Desde 2013, cuando el Ministerio de Cultura publicó los primeros tomos de la más reciente iniciativa de recopilación de las Obras completas de Pedro Henríquez Ureña, hasta 2015, cuando aparecieron los restantes siete tomos, los estudiosos del legado del maestro dominicano cuentan con una herramienta de trabajo cuidada con esmerado rigor por Miguel D. Mena.

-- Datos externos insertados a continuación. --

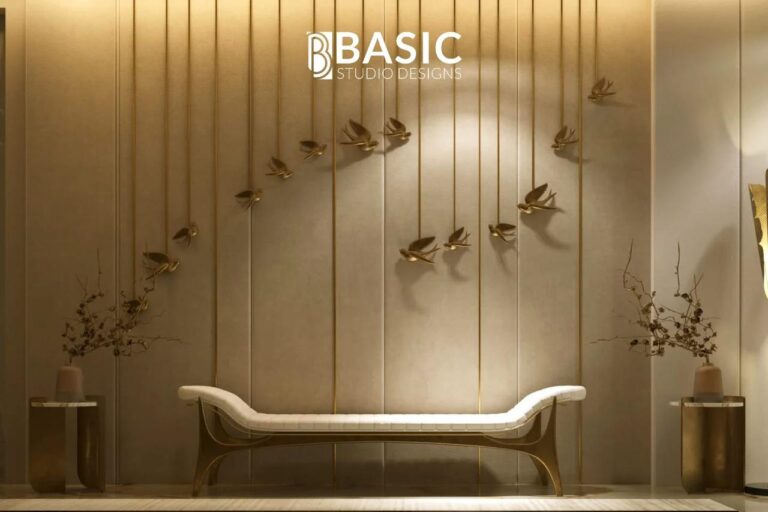 بيسك ستوديو ديزاين - تصميم داخلي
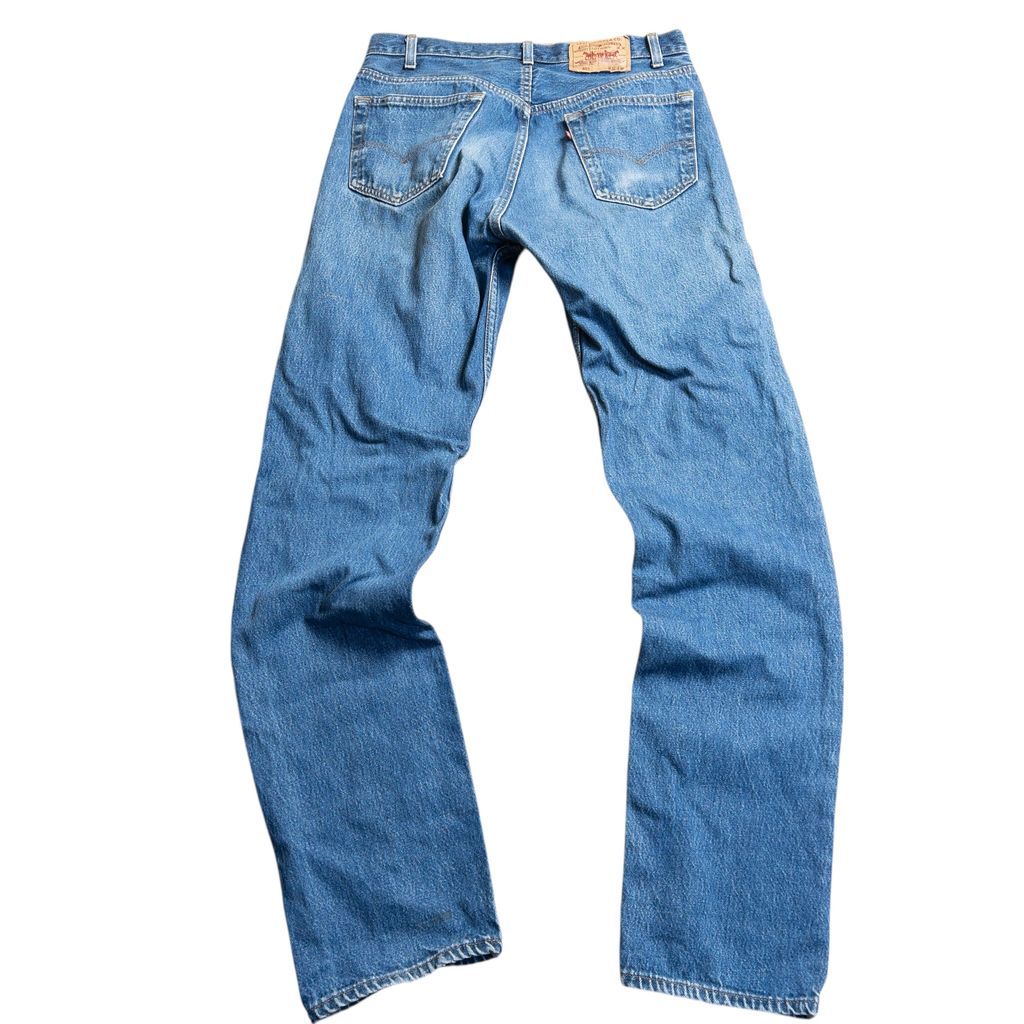 Levi's 501】リーバイス USA製 デニムパンツ W34 L36 90s ボタンフライ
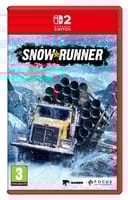 Snowrunner - Game-key Card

La labor de Mena ha sido verdaderamente hercúlea. Invirtió largos años de trabajo de sabueso literario escarbando en bibliotecas de todo el continente; contactando a los discípulos del maestro, trabajando mano a mano con doña Sonia Henríquez en el inventario de todo lo que su padre había dejado a su muerte en la casa familiar, revisando con lupa las tres cajas de documentos personales del Archivo Pedro Henríquez Ureña en el Colegio de México.

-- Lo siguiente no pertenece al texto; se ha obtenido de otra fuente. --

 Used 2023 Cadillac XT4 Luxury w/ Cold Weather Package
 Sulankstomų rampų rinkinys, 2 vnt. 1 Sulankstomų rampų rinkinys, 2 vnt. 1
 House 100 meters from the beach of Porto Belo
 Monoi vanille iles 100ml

El camino abierto por Juan Jacobo de Lara en 1976 con el primer intento de recoger toda la obra de Henríquez Ureña apenas marcó un empeño que la iniciativa de 2003 por parte de la Secretaría de Estado de Cultura no pudo mejorar. La de Mena es ciertamente la más exhaustiva tarea de recopilación. A esto hay que agregarle el rigor en cuanto al establecimiento de los textos.

En efecto, Mena se tomó muy seriamente su trabajo editorial. No solo reunió todo lo conocido del maestro, sino que cotejó línea por línea las diferentes versiones de los textos que Henríquez Ureña dio a la imprenta. Las variantes que el gran humanista introdujo en sus textos fueron recurrentes. En las numerosas notas que acompañan cada tomo, Mena las identifica todas, incluso las que Henríquez Ureña realizó de su puño y letra en los manuscritos que se conservan en El Colegio de México. Se trata de un recurso invaluable tanto para el especialista como para el lector curioso por conocer la manera en que funcionaba el taller del filólogo.

La aparición de los catorce tomos de estas Obras completas no ha sido saludada por ninguno de los especialistas dominicanos; es más, los comentaristas actuales de la obra de Pedro Henríquez Ureña ni siquiera citan a partir del archivo compilado por Mena, sino que recurren a lo recogido por Juan Jacobo de Lara en los años setenta. Justo es celebrar el resultado de un esfuerzo tan encomiable como el de Miguel D. Mena.

El legado de Pedro Henríquez Ureña está aún lejos de poder considerarse identificado a cabalidad. Hay todavía considerables lagunas, sobre todo en lo tocante a su epistolario de los años argentinos, que solo podrán cubrirse cuando ciertos figurones del mundo intelectual dominicano empiecen a mostrar magnanimidad compartiendo los tesoros que esconden en sus bibliotecas privadas.